C’è tanta bellezza nel pareggio per 0-0 del Parma a Forlì (rileggilo qui).
Oltre a quella prettamente legata ai numeri, che dicono che il Parma resta imbattuto, saldamente in testa con dieci punti sull’avversario di oggi, terzo, e sette sull’Altovicentino secondo, oltre al sole di prima primavera che fa da sfondo a una cavalcata che sta diventando degna di un film, ci sono i contorni.
Quelli che portano la memoria indietro, a quando il Parma stava diventando una big. Quelli che assaporano del Parma antico, piccolo e vincente, umile, modesto ma in cima al tetto di Wembley in una nota rimasta impressa nella storia del calcio europeo.
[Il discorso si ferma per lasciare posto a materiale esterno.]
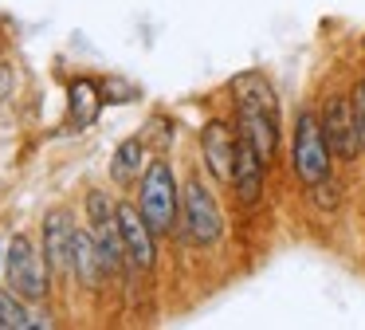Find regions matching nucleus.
Instances as JSON below:
<instances>
[{
    "instance_id": "nucleus-11",
    "label": "nucleus",
    "mask_w": 365,
    "mask_h": 330,
    "mask_svg": "<svg viewBox=\"0 0 365 330\" xmlns=\"http://www.w3.org/2000/svg\"><path fill=\"white\" fill-rule=\"evenodd\" d=\"M103 86L95 83V79H71V86H67V114H71V126L75 130H87V126H95L98 110H103Z\"/></svg>"
},
{
    "instance_id": "nucleus-18",
    "label": "nucleus",
    "mask_w": 365,
    "mask_h": 330,
    "mask_svg": "<svg viewBox=\"0 0 365 330\" xmlns=\"http://www.w3.org/2000/svg\"><path fill=\"white\" fill-rule=\"evenodd\" d=\"M361 44H365V39H361Z\"/></svg>"
},
{
    "instance_id": "nucleus-3",
    "label": "nucleus",
    "mask_w": 365,
    "mask_h": 330,
    "mask_svg": "<svg viewBox=\"0 0 365 330\" xmlns=\"http://www.w3.org/2000/svg\"><path fill=\"white\" fill-rule=\"evenodd\" d=\"M4 275H9V287L16 291L28 303H43L51 291V267L48 256H40L36 240L28 232H16L9 240V251H4Z\"/></svg>"
},
{
    "instance_id": "nucleus-1",
    "label": "nucleus",
    "mask_w": 365,
    "mask_h": 330,
    "mask_svg": "<svg viewBox=\"0 0 365 330\" xmlns=\"http://www.w3.org/2000/svg\"><path fill=\"white\" fill-rule=\"evenodd\" d=\"M232 102H236V134L255 146L263 161H275L279 149V94L259 71L232 79Z\"/></svg>"
},
{
    "instance_id": "nucleus-7",
    "label": "nucleus",
    "mask_w": 365,
    "mask_h": 330,
    "mask_svg": "<svg viewBox=\"0 0 365 330\" xmlns=\"http://www.w3.org/2000/svg\"><path fill=\"white\" fill-rule=\"evenodd\" d=\"M118 232H122V248H126L130 267L138 271H150L158 264V232L145 224L142 209L130 201H118Z\"/></svg>"
},
{
    "instance_id": "nucleus-5",
    "label": "nucleus",
    "mask_w": 365,
    "mask_h": 330,
    "mask_svg": "<svg viewBox=\"0 0 365 330\" xmlns=\"http://www.w3.org/2000/svg\"><path fill=\"white\" fill-rule=\"evenodd\" d=\"M181 232H185V240L197 244V248H212L224 236L220 204H216V196L208 193L200 181H189L185 193H181Z\"/></svg>"
},
{
    "instance_id": "nucleus-4",
    "label": "nucleus",
    "mask_w": 365,
    "mask_h": 330,
    "mask_svg": "<svg viewBox=\"0 0 365 330\" xmlns=\"http://www.w3.org/2000/svg\"><path fill=\"white\" fill-rule=\"evenodd\" d=\"M330 146L322 138V122H318L314 110H299L294 118V141H291V165L294 177L302 181L307 189H314L318 181L330 177Z\"/></svg>"
},
{
    "instance_id": "nucleus-10",
    "label": "nucleus",
    "mask_w": 365,
    "mask_h": 330,
    "mask_svg": "<svg viewBox=\"0 0 365 330\" xmlns=\"http://www.w3.org/2000/svg\"><path fill=\"white\" fill-rule=\"evenodd\" d=\"M71 244H75V220L67 209H51L43 216V256H48L51 271H67L71 267Z\"/></svg>"
},
{
    "instance_id": "nucleus-8",
    "label": "nucleus",
    "mask_w": 365,
    "mask_h": 330,
    "mask_svg": "<svg viewBox=\"0 0 365 330\" xmlns=\"http://www.w3.org/2000/svg\"><path fill=\"white\" fill-rule=\"evenodd\" d=\"M200 154H205V165L216 181L232 185V157H236V130H232L224 118H208L200 126Z\"/></svg>"
},
{
    "instance_id": "nucleus-12",
    "label": "nucleus",
    "mask_w": 365,
    "mask_h": 330,
    "mask_svg": "<svg viewBox=\"0 0 365 330\" xmlns=\"http://www.w3.org/2000/svg\"><path fill=\"white\" fill-rule=\"evenodd\" d=\"M71 271H75V279H79L87 291H98V287H103V279H106L103 259H98V248H95V236H91V228H75Z\"/></svg>"
},
{
    "instance_id": "nucleus-16",
    "label": "nucleus",
    "mask_w": 365,
    "mask_h": 330,
    "mask_svg": "<svg viewBox=\"0 0 365 330\" xmlns=\"http://www.w3.org/2000/svg\"><path fill=\"white\" fill-rule=\"evenodd\" d=\"M349 99H354V118H357V141H361V149H365V79L354 86Z\"/></svg>"
},
{
    "instance_id": "nucleus-13",
    "label": "nucleus",
    "mask_w": 365,
    "mask_h": 330,
    "mask_svg": "<svg viewBox=\"0 0 365 330\" xmlns=\"http://www.w3.org/2000/svg\"><path fill=\"white\" fill-rule=\"evenodd\" d=\"M145 173V141L142 138H126L110 157V181L122 189H130L134 181H142Z\"/></svg>"
},
{
    "instance_id": "nucleus-6",
    "label": "nucleus",
    "mask_w": 365,
    "mask_h": 330,
    "mask_svg": "<svg viewBox=\"0 0 365 330\" xmlns=\"http://www.w3.org/2000/svg\"><path fill=\"white\" fill-rule=\"evenodd\" d=\"M318 122H322V138H326V146H330V154L338 157V161H354V157L361 154L354 99H349V94H330V99L322 102Z\"/></svg>"
},
{
    "instance_id": "nucleus-17",
    "label": "nucleus",
    "mask_w": 365,
    "mask_h": 330,
    "mask_svg": "<svg viewBox=\"0 0 365 330\" xmlns=\"http://www.w3.org/2000/svg\"><path fill=\"white\" fill-rule=\"evenodd\" d=\"M0 251H4V244H0Z\"/></svg>"
},
{
    "instance_id": "nucleus-15",
    "label": "nucleus",
    "mask_w": 365,
    "mask_h": 330,
    "mask_svg": "<svg viewBox=\"0 0 365 330\" xmlns=\"http://www.w3.org/2000/svg\"><path fill=\"white\" fill-rule=\"evenodd\" d=\"M103 99L106 102H134L138 91L130 83H122V79H106V83H103Z\"/></svg>"
},
{
    "instance_id": "nucleus-9",
    "label": "nucleus",
    "mask_w": 365,
    "mask_h": 330,
    "mask_svg": "<svg viewBox=\"0 0 365 330\" xmlns=\"http://www.w3.org/2000/svg\"><path fill=\"white\" fill-rule=\"evenodd\" d=\"M263 177H267V161L255 154V146L236 134V157H232V185L244 196V204H255L263 193Z\"/></svg>"
},
{
    "instance_id": "nucleus-2",
    "label": "nucleus",
    "mask_w": 365,
    "mask_h": 330,
    "mask_svg": "<svg viewBox=\"0 0 365 330\" xmlns=\"http://www.w3.org/2000/svg\"><path fill=\"white\" fill-rule=\"evenodd\" d=\"M138 209H142L145 224L158 236H169L177 228V216H181V189H177L173 165L165 157H153L145 165L142 181H138Z\"/></svg>"
},
{
    "instance_id": "nucleus-14",
    "label": "nucleus",
    "mask_w": 365,
    "mask_h": 330,
    "mask_svg": "<svg viewBox=\"0 0 365 330\" xmlns=\"http://www.w3.org/2000/svg\"><path fill=\"white\" fill-rule=\"evenodd\" d=\"M48 314L28 311V299H20L16 291H0V330H48Z\"/></svg>"
}]
</instances>
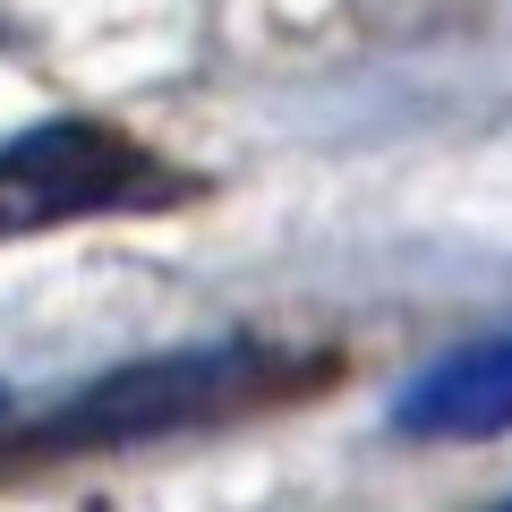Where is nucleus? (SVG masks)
<instances>
[{"instance_id": "nucleus-1", "label": "nucleus", "mask_w": 512, "mask_h": 512, "mask_svg": "<svg viewBox=\"0 0 512 512\" xmlns=\"http://www.w3.org/2000/svg\"><path fill=\"white\" fill-rule=\"evenodd\" d=\"M171 197H180V180L103 120H35L18 137H0V239L94 214H146Z\"/></svg>"}, {"instance_id": "nucleus-2", "label": "nucleus", "mask_w": 512, "mask_h": 512, "mask_svg": "<svg viewBox=\"0 0 512 512\" xmlns=\"http://www.w3.org/2000/svg\"><path fill=\"white\" fill-rule=\"evenodd\" d=\"M274 384V350L256 342H205V350H154V359H128L111 367L103 384H86L43 444L52 453H94V444H146V436H171V427H197V419H222V410L256 402Z\"/></svg>"}, {"instance_id": "nucleus-3", "label": "nucleus", "mask_w": 512, "mask_h": 512, "mask_svg": "<svg viewBox=\"0 0 512 512\" xmlns=\"http://www.w3.org/2000/svg\"><path fill=\"white\" fill-rule=\"evenodd\" d=\"M393 436L410 444H487L512 436V333L453 342L393 393Z\"/></svg>"}, {"instance_id": "nucleus-4", "label": "nucleus", "mask_w": 512, "mask_h": 512, "mask_svg": "<svg viewBox=\"0 0 512 512\" xmlns=\"http://www.w3.org/2000/svg\"><path fill=\"white\" fill-rule=\"evenodd\" d=\"M0 410H9V393H0Z\"/></svg>"}, {"instance_id": "nucleus-5", "label": "nucleus", "mask_w": 512, "mask_h": 512, "mask_svg": "<svg viewBox=\"0 0 512 512\" xmlns=\"http://www.w3.org/2000/svg\"><path fill=\"white\" fill-rule=\"evenodd\" d=\"M495 512H512V504H495Z\"/></svg>"}]
</instances>
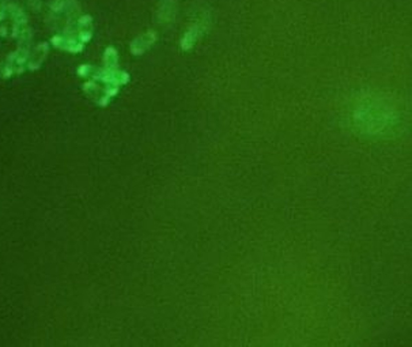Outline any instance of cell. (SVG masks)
Instances as JSON below:
<instances>
[{
    "instance_id": "cell-1",
    "label": "cell",
    "mask_w": 412,
    "mask_h": 347,
    "mask_svg": "<svg viewBox=\"0 0 412 347\" xmlns=\"http://www.w3.org/2000/svg\"><path fill=\"white\" fill-rule=\"evenodd\" d=\"M45 53H47V45H40L34 52L33 60L30 61V68H37L45 59Z\"/></svg>"
}]
</instances>
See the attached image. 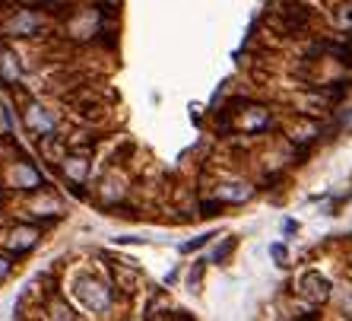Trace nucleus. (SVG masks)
I'll use <instances>...</instances> for the list:
<instances>
[{
    "label": "nucleus",
    "mask_w": 352,
    "mask_h": 321,
    "mask_svg": "<svg viewBox=\"0 0 352 321\" xmlns=\"http://www.w3.org/2000/svg\"><path fill=\"white\" fill-rule=\"evenodd\" d=\"M10 267H13V264H10L7 258H0V280H3V277H7V273H10Z\"/></svg>",
    "instance_id": "nucleus-17"
},
{
    "label": "nucleus",
    "mask_w": 352,
    "mask_h": 321,
    "mask_svg": "<svg viewBox=\"0 0 352 321\" xmlns=\"http://www.w3.org/2000/svg\"><path fill=\"white\" fill-rule=\"evenodd\" d=\"M340 309H343V315L352 321V287H346L343 293H340Z\"/></svg>",
    "instance_id": "nucleus-14"
},
{
    "label": "nucleus",
    "mask_w": 352,
    "mask_h": 321,
    "mask_svg": "<svg viewBox=\"0 0 352 321\" xmlns=\"http://www.w3.org/2000/svg\"><path fill=\"white\" fill-rule=\"evenodd\" d=\"M172 321H194V318H190V315H184V312H178Z\"/></svg>",
    "instance_id": "nucleus-18"
},
{
    "label": "nucleus",
    "mask_w": 352,
    "mask_h": 321,
    "mask_svg": "<svg viewBox=\"0 0 352 321\" xmlns=\"http://www.w3.org/2000/svg\"><path fill=\"white\" fill-rule=\"evenodd\" d=\"M35 29H38V17H35L32 10H19L16 19L10 23V32H16V35H35Z\"/></svg>",
    "instance_id": "nucleus-8"
},
{
    "label": "nucleus",
    "mask_w": 352,
    "mask_h": 321,
    "mask_svg": "<svg viewBox=\"0 0 352 321\" xmlns=\"http://www.w3.org/2000/svg\"><path fill=\"white\" fill-rule=\"evenodd\" d=\"M330 280L327 277H320L318 271H308V273H302V277H298V293H302L305 299H308V302H327L330 299Z\"/></svg>",
    "instance_id": "nucleus-2"
},
{
    "label": "nucleus",
    "mask_w": 352,
    "mask_h": 321,
    "mask_svg": "<svg viewBox=\"0 0 352 321\" xmlns=\"http://www.w3.org/2000/svg\"><path fill=\"white\" fill-rule=\"evenodd\" d=\"M48 318H51V321H76V315H74V309H70L64 299L51 296V299H48Z\"/></svg>",
    "instance_id": "nucleus-10"
},
{
    "label": "nucleus",
    "mask_w": 352,
    "mask_h": 321,
    "mask_svg": "<svg viewBox=\"0 0 352 321\" xmlns=\"http://www.w3.org/2000/svg\"><path fill=\"white\" fill-rule=\"evenodd\" d=\"M327 48L333 51V54L343 61V64H352V35H349V41H340V45H327Z\"/></svg>",
    "instance_id": "nucleus-12"
},
{
    "label": "nucleus",
    "mask_w": 352,
    "mask_h": 321,
    "mask_svg": "<svg viewBox=\"0 0 352 321\" xmlns=\"http://www.w3.org/2000/svg\"><path fill=\"white\" fill-rule=\"evenodd\" d=\"M13 185L23 191H35V188H41V172L32 163H19L16 172H13Z\"/></svg>",
    "instance_id": "nucleus-7"
},
{
    "label": "nucleus",
    "mask_w": 352,
    "mask_h": 321,
    "mask_svg": "<svg viewBox=\"0 0 352 321\" xmlns=\"http://www.w3.org/2000/svg\"><path fill=\"white\" fill-rule=\"evenodd\" d=\"M74 293L89 312H105L108 305H111V289H108V283H102L98 277H92V273H80V277H76Z\"/></svg>",
    "instance_id": "nucleus-1"
},
{
    "label": "nucleus",
    "mask_w": 352,
    "mask_h": 321,
    "mask_svg": "<svg viewBox=\"0 0 352 321\" xmlns=\"http://www.w3.org/2000/svg\"><path fill=\"white\" fill-rule=\"evenodd\" d=\"M251 198V188L248 185H222L219 191H216V200H222V204H241V200Z\"/></svg>",
    "instance_id": "nucleus-9"
},
{
    "label": "nucleus",
    "mask_w": 352,
    "mask_h": 321,
    "mask_svg": "<svg viewBox=\"0 0 352 321\" xmlns=\"http://www.w3.org/2000/svg\"><path fill=\"white\" fill-rule=\"evenodd\" d=\"M41 239L38 226H13V229L3 236V245L13 251V255H23L29 248H35V242Z\"/></svg>",
    "instance_id": "nucleus-4"
},
{
    "label": "nucleus",
    "mask_w": 352,
    "mask_h": 321,
    "mask_svg": "<svg viewBox=\"0 0 352 321\" xmlns=\"http://www.w3.org/2000/svg\"><path fill=\"white\" fill-rule=\"evenodd\" d=\"M16 80H19V58L13 51H7V45L0 41V83L13 86Z\"/></svg>",
    "instance_id": "nucleus-5"
},
{
    "label": "nucleus",
    "mask_w": 352,
    "mask_h": 321,
    "mask_svg": "<svg viewBox=\"0 0 352 321\" xmlns=\"http://www.w3.org/2000/svg\"><path fill=\"white\" fill-rule=\"evenodd\" d=\"M232 248H235V239H226V242H222V245L213 251V258H210V261H213V264H222L226 258L232 255Z\"/></svg>",
    "instance_id": "nucleus-13"
},
{
    "label": "nucleus",
    "mask_w": 352,
    "mask_h": 321,
    "mask_svg": "<svg viewBox=\"0 0 352 321\" xmlns=\"http://www.w3.org/2000/svg\"><path fill=\"white\" fill-rule=\"evenodd\" d=\"M333 23H336V29L352 32V0H343V3L333 10Z\"/></svg>",
    "instance_id": "nucleus-11"
},
{
    "label": "nucleus",
    "mask_w": 352,
    "mask_h": 321,
    "mask_svg": "<svg viewBox=\"0 0 352 321\" xmlns=\"http://www.w3.org/2000/svg\"><path fill=\"white\" fill-rule=\"evenodd\" d=\"M270 255H273V261L283 267V261H286V245H279V242L276 245H270Z\"/></svg>",
    "instance_id": "nucleus-16"
},
{
    "label": "nucleus",
    "mask_w": 352,
    "mask_h": 321,
    "mask_svg": "<svg viewBox=\"0 0 352 321\" xmlns=\"http://www.w3.org/2000/svg\"><path fill=\"white\" fill-rule=\"evenodd\" d=\"M64 172H67V178L74 181V188H82L86 172H89V159H86V153H74V156H67L64 159Z\"/></svg>",
    "instance_id": "nucleus-6"
},
{
    "label": "nucleus",
    "mask_w": 352,
    "mask_h": 321,
    "mask_svg": "<svg viewBox=\"0 0 352 321\" xmlns=\"http://www.w3.org/2000/svg\"><path fill=\"white\" fill-rule=\"evenodd\" d=\"M23 121H25V127H29V131L38 137V141H41V137H51V134H54V121H51V115L38 105V102H25Z\"/></svg>",
    "instance_id": "nucleus-3"
},
{
    "label": "nucleus",
    "mask_w": 352,
    "mask_h": 321,
    "mask_svg": "<svg viewBox=\"0 0 352 321\" xmlns=\"http://www.w3.org/2000/svg\"><path fill=\"white\" fill-rule=\"evenodd\" d=\"M213 239V236H210V232H206V236H197L194 242H184V245H181V251H184V255H190V251H197V248H204L206 242Z\"/></svg>",
    "instance_id": "nucleus-15"
}]
</instances>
Il più ricco di questi contorni è la trasferta di Yves Baraye, squalificato (leggi)per ragioni di cui si è discusso fin troppo (leggi), anche se la società è intelligentemente sempre rimasta al suo fianco (leggi).
Non è partito con la squadra, o meglio ancora, con un potente bolide per fare l’ingresso da star al Morgagni pochi istanti prima del fischio d’inizio: il viaggio d’andata lo ha fatto coi suoi…tifosi. In treno.
E con loro ha visto la partita. Come uno di loro, tra selfie, abbracci e incredulità. Perché per i più giovani, un giocatore accanto è un miracolo, per chi aveva conosciuto il “primo” Parma da sogno, un ritorno al passato.
Alla squadra che dopo la gara faceva si il defaticante, ma prima magari aveva accolto i tifosi. E’ un Parma a misura di tifoso, che biologico o meno, è bello da sembrare finto.
E chissenefrega della squalifica di Baraye: ha ridato per l’ennesima volta quest’anno a noi, giovani di ieri, il Parma che abbiamo imparato ad amare. Chiamatelo biologico, chiamatelo rinascita. Chiamatelo Parma, e a noi basterà vedere la maglia per cantare ancora.
Anche se in campo un altro De Santis, per corsi e ricorsi storici, ha strozzato la nostra gioia annullando un gol non si sa bene perché: meglio allora guardare in tribuna, a un rubicondo Arrigo Sacchi. Un passato prossimo che ha scritto una parte indelebile della storia gialloblù.